Elle tenait les yeux baissés, comme si elle craignait de regarder Aliocha.
«Oh! mon Dieu! s’écria-t-il avec enthousiasme. Mais si j’étais coupable, il me semble que je n’oserais même pas jeter les yeux sur elle après cela! Regardez, regardez! cria-t-il, en se tournant vers moi: voyez, elle me croit coupable; tout est contre moi, toutes les apparences sont contre moi! Voilà cinq jours que je ne suis pas rentré! Elle entend dire que je suis chez ma fiancée, eh bien? Elle me pardonne! Elle me dit: «Donne-moi la main et que ce soit fini!» Natacha, ma chérie, mon ange! Je ne suis pas coupable, sache-le! Je n’ai absolument rien fait de mal! Au contraire! Au contraire!
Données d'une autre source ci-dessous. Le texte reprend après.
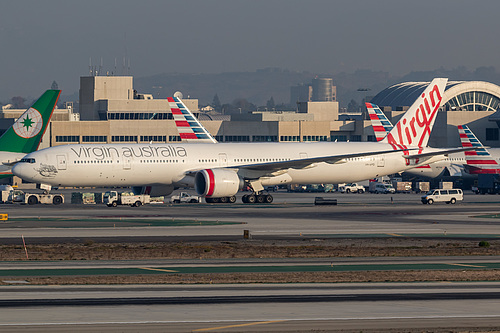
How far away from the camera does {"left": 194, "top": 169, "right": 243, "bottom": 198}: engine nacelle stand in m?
72.4

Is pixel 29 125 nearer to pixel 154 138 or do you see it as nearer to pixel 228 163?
pixel 228 163

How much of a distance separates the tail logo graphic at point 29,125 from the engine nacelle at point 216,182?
2076 centimetres

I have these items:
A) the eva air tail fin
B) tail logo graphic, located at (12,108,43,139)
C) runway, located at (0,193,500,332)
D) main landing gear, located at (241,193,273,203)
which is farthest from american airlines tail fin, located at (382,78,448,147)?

– Mais… Tu devais aller LÀ-BAS… On t’a invité… Comment se fait-il que tu sois ici?… Quelle heure est-il?
– Dix heures et demie! J’ai été là-bas… Mais j’ai dit que j’étais souffrant et je suis parti; c’est la première fois depuis cinq jours que je suis libre, que j’ai pu leur échapper et venir près de toi, Natacha. C’est-à-dire que j’aurais pu venir plus tôt, mais j’ai fait exprès de ne pas venir! Pourquoi? Tu vas le savoir tout de suite, je te l’expliquerai: je suis venu pour te l’expliquer; seulement, je te jure que cette fois-ci je ne suis nullement, nullement coupable envers toi!»
Natacha leva la tête et fixa les yeux sur lui… Mais le regard d’Aliocha brillait d’une telle sincérité, son visage était si radieux, si honnête, si joyeux, qu’il était impossible de ne pas le croire. Je pensais qu’ils allaient s’écrier et se jeter dans les bras l’un de l’autre, comme cela s’était passé déjà plus d’une fois lors de semblables réconciliations. Mais Natacha, comme suffoquée de bonheur, laissa tomber sa tête sur sa poitrine, et soudain… fondit silencieusement en larmes… Pour le coup, Aliocha n’y tint plus. Il se jeta à ses pieds. Il baisait ses mains, ses pieds, il était comme transporté. J’avançai une chaise à Natacha. Elle s’y assit. Ses jambes se dérobaient.